A mí en lo particular me remite a algo profundo, un organismo de palabras significante, significativo, el eco de una esfera de otro orden.  A otros puede –y seguramente lo hará- insinuarles diversísimos sentimientos, acontecimientos, un sinfín de cuestiones felices o dolorosas, en virtud de lo que no necesita explicaciones (no debe tenerlas): el arte. 
            Volcán, inmensa boca, que grita e invade los aires todos, no sólo aquellos que lo circundan.  Que convoca al agua para que sacie la sed, el ardor de la tierra. 
El artista, Lizette Arditti en este caso, reproduce la luz, cosa sumamente difícil si no se tiene con qué, y esto lo dan los años de cultivar no sólo un medio expresivo, sino la vía que éste ofrece hacia el interior, la verdad y la belleza, el bienestar y la miseria cara a cara, corriendo riesgos, aceptando desafíos, pese a que impliquen desafinación, caída personal, entrecomillado error; en una palabra, aflicción.  Dependiendo del medio elegido para comunicar todo esto, el hacedor ofrecerá sus hallazgos de manera más o menos sutil.  Aquí, la acuarela lleva el más por delante:  al fluir suave aunque intensamente, entra a la esfera del tiempo y, a su modo, hace estallar el presente.    Como si los elementos con que se mueve tuvieran conciencia propia, como si el ser humano fuera mero vehículo, conciencia a su vez, sí, pero de dimensiones distintas. 
            Emily Dickinson poseía la palabra que tal pareciera que Lizette Arditti ha aprovechado en su pincel.  Ambas comparten esa suerte de diálogo entre naturaleza y naturaleza humana:

                        1302   
            Creo que el agua es la raíz del viento,
            no sonaría tan hondo,
            de ser producto del firmamento,
            aires de océano sin fondo.

            Oye la marea, sopla,
            mediterránea entonación.
            Hay en la atmósfera sola
            una marítima convicción.

¿Es el universo en sí quien entra en escena, gracias a una realidad que se ve a sí misma, se vuelve ella misma en otras, o es la luz quien entra en escena?  Pienso que es lo segundo, algo avasallador.  En virtud de la luz concebida como personaje absoluto, en cuya trayectoria todo va cambiando constantemente, las cosas se amoldan a su propio destino, a su propio tiempo.
Quienes observamos somos, bien vistos, simples deuteragonistas cuyo papel –en el papel de Lizette Arditti- es abrir los ojos bajo el agua, irnos haciendo asibles o inasibles según decidamos representar nuestra vida con integridad, ofreciéndole a ésta  un  sentido por dentro.  En otras palabras, estas acuarelas nos han arrojado un velo líquido encima para ayudarnos a asumir nuestros contornos verdaderos y, ya en virtud de una percepción pisciforme, reconocernos en sus espejos.

══════════════════════════════

Ejercicio 1 →
Enumera la última palabra de cada verso del poema 1302 que aparece en el texto sobre las acuarelas de Lizette Arditti.
Ejercicio 2 →
Según el texto sobre las acuarelas de Lizette Arditti, indica si cada afirmación es correcta (sí o no) y cita las palabras del texto que lo deciden: (a) el arte necesita explicaciones; (b) el medio del que se habla es la acuarela; (c) Emily Dickinson y Lizette Arditti comparten un diálogo entre naturaleza y naturaleza humana.
Ejercicio 3 →
Reanuda el texto sobre las acuarelas de Lizette Arditti a partir de su última oración.
Las filas no tienen relación con el texto sobre las acuarelas de Lizette Arditti.

Filas de datos →

══════════════════════════════

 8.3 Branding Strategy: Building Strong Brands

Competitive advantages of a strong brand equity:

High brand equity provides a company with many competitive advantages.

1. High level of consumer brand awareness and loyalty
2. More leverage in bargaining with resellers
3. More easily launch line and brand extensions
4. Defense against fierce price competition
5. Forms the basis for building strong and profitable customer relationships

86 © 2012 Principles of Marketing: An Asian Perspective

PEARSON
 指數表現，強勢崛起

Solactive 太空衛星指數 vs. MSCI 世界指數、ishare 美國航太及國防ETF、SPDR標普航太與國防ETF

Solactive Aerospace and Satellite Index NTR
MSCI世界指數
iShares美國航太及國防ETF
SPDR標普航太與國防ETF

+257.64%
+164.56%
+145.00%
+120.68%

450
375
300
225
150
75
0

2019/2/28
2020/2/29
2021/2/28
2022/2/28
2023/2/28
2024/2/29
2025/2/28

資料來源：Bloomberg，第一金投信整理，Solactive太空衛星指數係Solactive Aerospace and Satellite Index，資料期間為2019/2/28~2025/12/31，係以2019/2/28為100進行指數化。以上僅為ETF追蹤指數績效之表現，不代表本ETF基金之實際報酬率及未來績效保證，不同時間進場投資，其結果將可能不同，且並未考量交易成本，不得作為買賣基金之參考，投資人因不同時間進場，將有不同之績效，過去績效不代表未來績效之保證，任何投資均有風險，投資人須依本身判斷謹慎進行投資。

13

══════════════════════════════

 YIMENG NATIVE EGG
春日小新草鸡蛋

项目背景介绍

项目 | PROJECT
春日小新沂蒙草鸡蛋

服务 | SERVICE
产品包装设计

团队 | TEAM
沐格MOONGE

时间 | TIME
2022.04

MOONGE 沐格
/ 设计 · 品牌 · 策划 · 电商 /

══════════════════════════════

Respuesta esperada 1 →
viento, hondo, firmamento, fondo, sopla, entonación, sola, convicción

Respuesta esperada 2 →
(a) No: «no necesita explicaciones (no debe tenerlas)».
(b) Sí: «Aquí, la acuarela lleva el más por delante».
(c) Sí: «Ambas comparten esa suerte de diálogo entre naturaleza y naturaleza humana».

Respuesta esperada 3 →
PURA LÒPEZ COLOMÈ
 






Escribe Roger Von Gunten sobre exposición de Lizette Arditti


¿Adónde llevan los caminos?  -En sus obras recientes, Lizette Arditti no parece buscar respuestas a esa pregunta;  no pinta destinaciones sino vistas en constante movimiento, como las que se abren ante los ojos del caminante sin rumbo preestablecido.
La sorpresa, la luminosidad que es tanto espacio como forma, las subidas y bajadas de la intensidad cromática   -y siempre las finas líneas que nunca se convierten en contornos, que nunca encierran nada sino que indican que por ahí se puede pasar, que estamos en camino y que nos esperan aventuras- estos son los elementos fabulosos  -visual y anímicamente fabulosos-  que más me deleitan en las obras de Lizette Arditti,  además de la generosidad minuciosa, si se me permite decir así, de la factura.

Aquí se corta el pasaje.